Houston Rockets – Tracy McGrady
Tracy McGrady NBA tarihinin en sevilen süper yıldızlarından biri. 2000’li yılların başında patlayıcı ve estetik oyun tarzıyla lige damga vuran T-Mac, takımda geçirdiği beşten fazla sezonda üç kez All-Star seçildi. Playoff sahnesinde hiçbir zaman büyük başarılar elde edemese de özellikle Rockets forması giyerken 33 saniyede 13 sayı atarak Spurs‘e karşı kazandırdığı efsane maç bütün basketbol severlerin aklında yer edinmeyi başardı – günümüzde bile.
Indiana Pacers – Reggie Miller
Reggie Miller, 18 senelik görkemli kariyerinin tamamını Indiana Pacers formasıyla geçirdi. Bu dönemde beş kez All-Star seçildi. 1990’larda Michael Jordan ve Bulls‘a karşı mücadele ettiği efsanevi konferans finali serisi, New York Knicks‘e yaptıkları, “Malice at the Palace” olayı olmasa şampiyonluğun en büyük adaylarında olan Ron Artest, Jermaine O’Neal’lı kadroya 38 yaşında yaptığı liderlik… NBA tarihinin Curry ve Thompson öncesi en iyi iki şutöründen biri olarak görülen Miller, Hall of Fame seçildiği kariyeriyle Pacers‘ın da en büyük efsanesi olarak öne çıkıyor.

[Veri Satırları]

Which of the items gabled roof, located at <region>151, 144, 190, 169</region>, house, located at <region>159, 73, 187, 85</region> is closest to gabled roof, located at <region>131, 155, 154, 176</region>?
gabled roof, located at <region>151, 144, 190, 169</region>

[Yapılacak İşler]
1 - NBA yıldızlarıyla ilgili metne göre Reggie Miller, Indiana Pacers formasıyla kaç senelik bir kariyer geçirmiştir?
2 - NBA yıldızlarıyla ilgili metni, bittiği yerden itibaren sürdürünüz.

[Görev Yanıtları]
1 - Reggie Miller, 18 senelik kariyerinin tamamını Indiana Pacers formasıyla geçirmiştir.

2 -
Los Angeles Clippers – Paul George
2019 yazında Los Angeles’ın alışık olunmayan tarafında George ve Kawhi Leonard ile kurulan “süper takım”ın ligi domine etmesi bekleniyordu. Ne yazık ki yaşanan sakatlıklar, en önemli playoff serilerinde yıldız oyuncuların, özellikle de George’un bekleneni verememesi beklenen başarıdan uzak kalınmasına sebep oldu. Yine de Clippers, 2021 yılında tarihinde ilk kez konferans finallerine çıktı ve bunu George önderliğinde yaptılar. Ne olursa olsun ligin yıldızlarından biri olan George, bu listede yer almayı hak ediyor.
Los Angeles Lakers – Kobe Bryant
Tek bir formaya adanmış 20 yıl, beş şampiyonluk, 18 All-Star seçimi, 15 All-NBA takımı, 2007-08 sezonu MVP’liği… Kobe Bryant’ın görkemli kariyerindeki bütün bu başarılar onu zaten tarihin en iyileri arasına sokuyor. Lakers ve çoğu basketbol sever için ise Kobe bunlardan çok daha fazlası. Saha dışında oluşturduğu “Mamba Mentality” ile bir jenerasyona örnek olan Bryant, herhangi bir oyuncunun herhangi bir organizasyonla kurmasının pek mümkün olmadığı bir bağı NBA’in Hollywood’unda, Lakers‘ta kurdu. Umarım huzur içinde uyuyordur.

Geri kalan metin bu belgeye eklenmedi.